/SDStore

Project for Operating Systems class consisting of a client/server application using pipes in a UNIX environment

Primary LanguageCGNU General Public License v2.0GPL-2.0

SDStore

Project for Operating Systems class consisting of a client/server application using pipes in a UNIX environment.

Evaluated as a 19.6 / 20 (best grade in class).

Team

This project was developed by

Overview

The goal for this project was to create a daemon which would handle file transformations. More specifically, the daemon should receive requests from clients, each request consisting of input and output files, and the transformations the input should go through before being output (there was a priority argument as well).

Each transformation was a pre compiled executable file the daemon had access to and would call when required. There was a hard limit on the number of parallel transformations that could be run simultaneously.

All of this had to be accomplished in a UNIX environment with the appropriate system calls and with the maximum possible concurrency.

Solution

The daemon and clients would communicate via a common FIFO. In each request, the client would specify all the needed parameters, as well as a priority (by default 0, higher values mean higher priorities, up to a maximum of 5), and the name of the FIFO it will use to receive responses from the daemon.

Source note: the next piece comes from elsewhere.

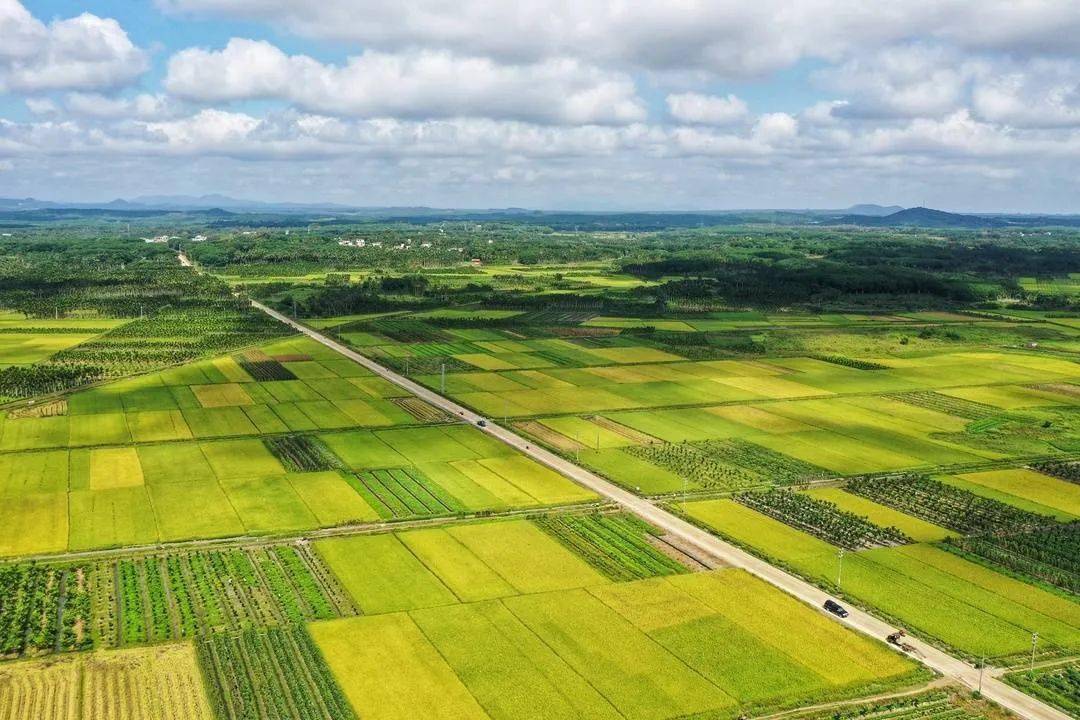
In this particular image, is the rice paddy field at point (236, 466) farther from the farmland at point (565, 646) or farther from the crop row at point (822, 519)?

The daemon would then redirect the request to the main server FIFO (the router), which receives updates from every transformation / request being processed. Whenever a new update is received in the router, it checks if there is a request that can be executed and, if so, chooses the one with the highest priority.

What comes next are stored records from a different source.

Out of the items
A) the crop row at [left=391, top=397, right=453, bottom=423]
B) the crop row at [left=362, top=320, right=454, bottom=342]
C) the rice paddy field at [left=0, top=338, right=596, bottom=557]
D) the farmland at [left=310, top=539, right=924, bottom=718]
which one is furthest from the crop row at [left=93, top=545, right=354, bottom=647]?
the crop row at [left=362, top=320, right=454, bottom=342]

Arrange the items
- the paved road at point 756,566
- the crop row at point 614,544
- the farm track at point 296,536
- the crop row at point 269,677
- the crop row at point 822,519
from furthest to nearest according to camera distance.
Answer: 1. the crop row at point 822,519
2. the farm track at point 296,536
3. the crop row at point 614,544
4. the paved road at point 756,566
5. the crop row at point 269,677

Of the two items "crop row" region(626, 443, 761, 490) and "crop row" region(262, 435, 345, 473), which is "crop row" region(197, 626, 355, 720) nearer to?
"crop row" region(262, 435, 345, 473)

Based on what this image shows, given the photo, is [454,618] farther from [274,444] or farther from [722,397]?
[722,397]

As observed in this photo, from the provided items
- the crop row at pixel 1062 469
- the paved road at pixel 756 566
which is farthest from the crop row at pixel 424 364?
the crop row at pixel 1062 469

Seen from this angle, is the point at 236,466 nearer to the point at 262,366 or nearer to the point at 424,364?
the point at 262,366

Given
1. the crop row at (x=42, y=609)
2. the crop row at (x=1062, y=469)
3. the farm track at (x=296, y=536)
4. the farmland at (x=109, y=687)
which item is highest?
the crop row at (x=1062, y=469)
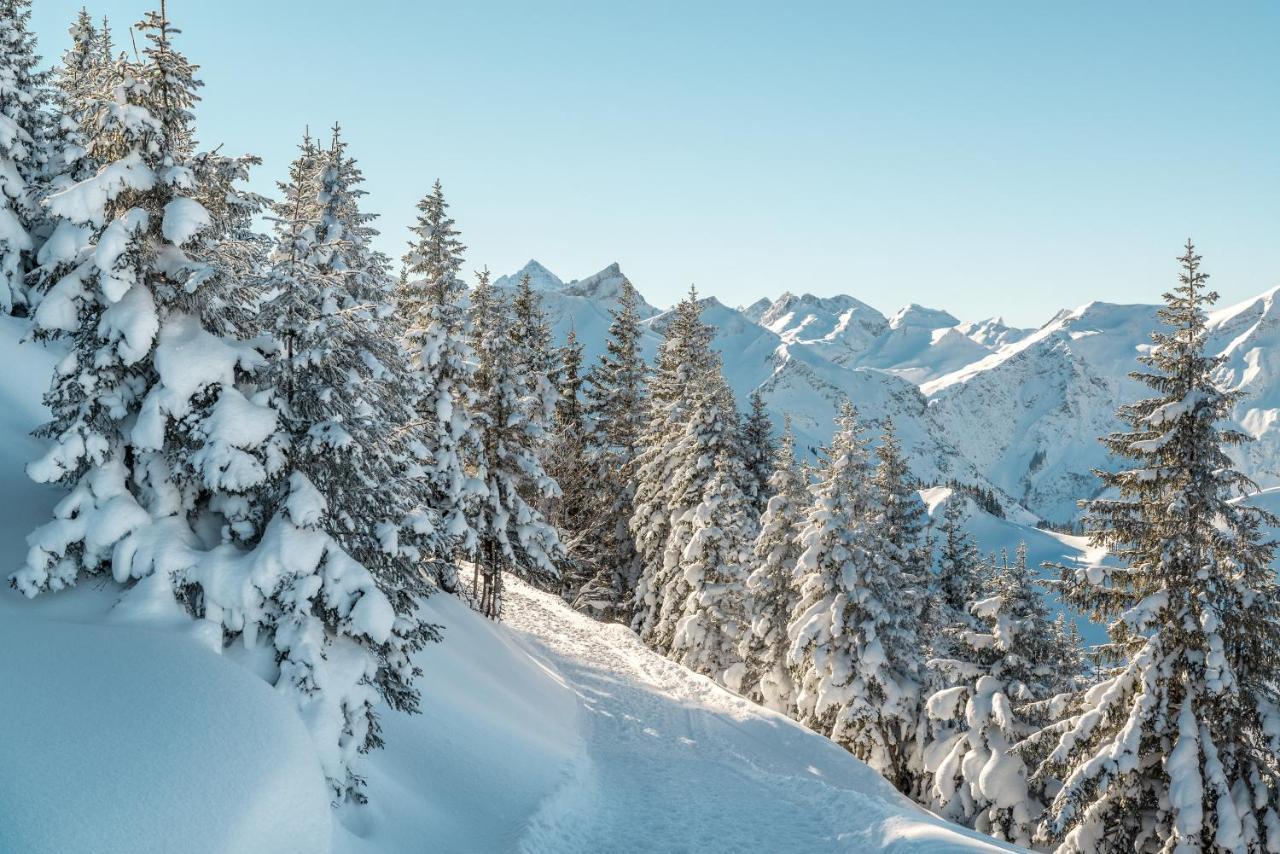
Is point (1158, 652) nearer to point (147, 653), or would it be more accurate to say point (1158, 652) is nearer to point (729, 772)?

Each request is processed by a child process of the router, which creates the pipeline to do the transformations, similarly to a bash pipe (|) operator.

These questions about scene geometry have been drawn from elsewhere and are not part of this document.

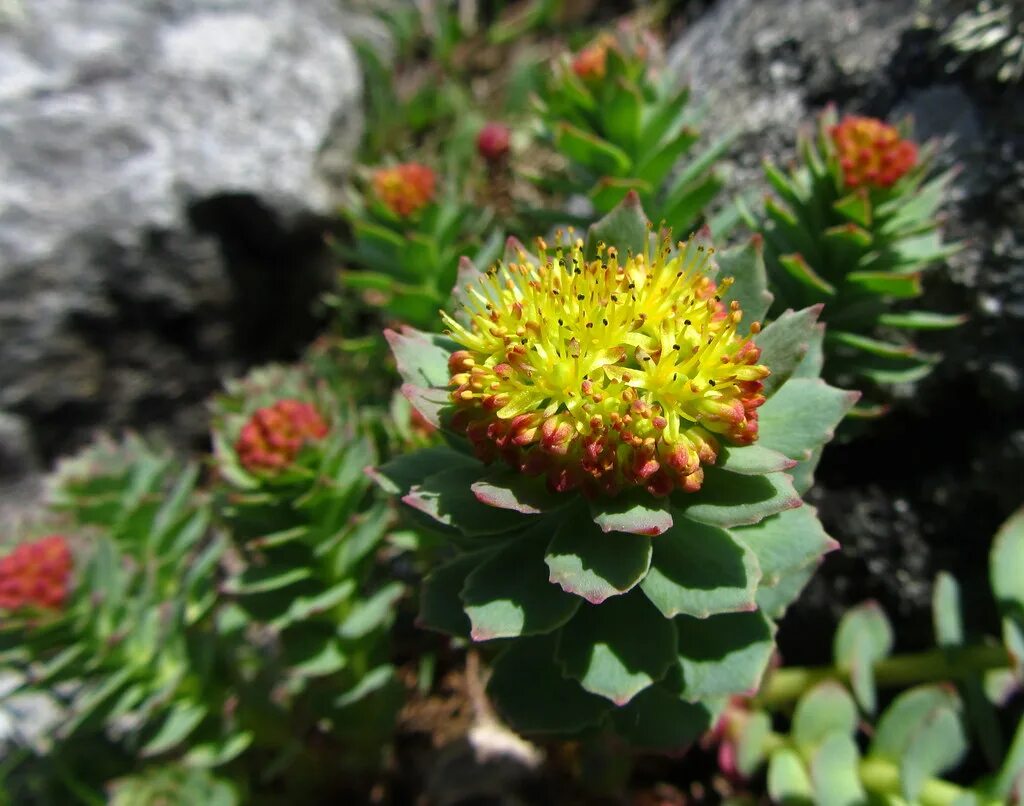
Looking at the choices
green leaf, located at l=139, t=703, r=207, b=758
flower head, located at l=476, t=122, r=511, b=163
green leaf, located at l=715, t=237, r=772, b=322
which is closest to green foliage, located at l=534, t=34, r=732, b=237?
green leaf, located at l=715, t=237, r=772, b=322

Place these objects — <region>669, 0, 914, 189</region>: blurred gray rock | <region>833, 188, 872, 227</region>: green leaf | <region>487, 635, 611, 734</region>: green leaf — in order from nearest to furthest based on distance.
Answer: <region>487, 635, 611, 734</region>: green leaf, <region>833, 188, 872, 227</region>: green leaf, <region>669, 0, 914, 189</region>: blurred gray rock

The architecture is described in the following image (PT).

Priorities

The feature which really made this project stood out was how priorities were implemented.

To our group a process would be the highest priority if and only if it had a higher priority value than every other request in line, or would be the oldest one in case of a tie.

A request would execute if and only if

it were the highest priority request for each of the transformations it uses.

This means that a lower priority request could execute first than a higher priority one, as long as it executing would not delay the execution of the higher priority one, resulting in a higher throughput than if one were to blindly follow the priority.

Testing

A set of tests was developed in Python in order to measure the performance of the application, ranging from a large volume of small files to a small collection of very large files (up to tens of gigabytes)

Running the project

To compile the project run

make

To run the daemon (only works in an UNIX environment) run

./bin/sdstored config/config.txt bin/

To call the client run

./bin/sdstore proc-file -p <priority> <input-file> <output-file> <transformation-1> ... <transformation-n>

The available transformations are located in bin/ and are used by inputting a file's content to the standard input, and will output to the standard output.

Note that some transformations require additional dependencies in order to work (ccrypt).

To close the daemon, send a SIGTERM signal to it.

Improvements

Some possible improvements to the application are

  • The way the daemon responds to status requests. Right now it is linear in the number of processed requests, and it could have been more efficiently implemented
  • Responding to the clients should have been done in a child process to prevent blocking from a full pipe
  • Adding more options to the daemon, mainly related to logging to a file instead of to standard output

Thoughts and Conclusion

Overall, this was one of the most solid projects developed for a class. The features were implemented and in many instances improved upon the original requirements, and the application was tested extensively.

Therefore, not a lot could have been better and I am very proud of this project.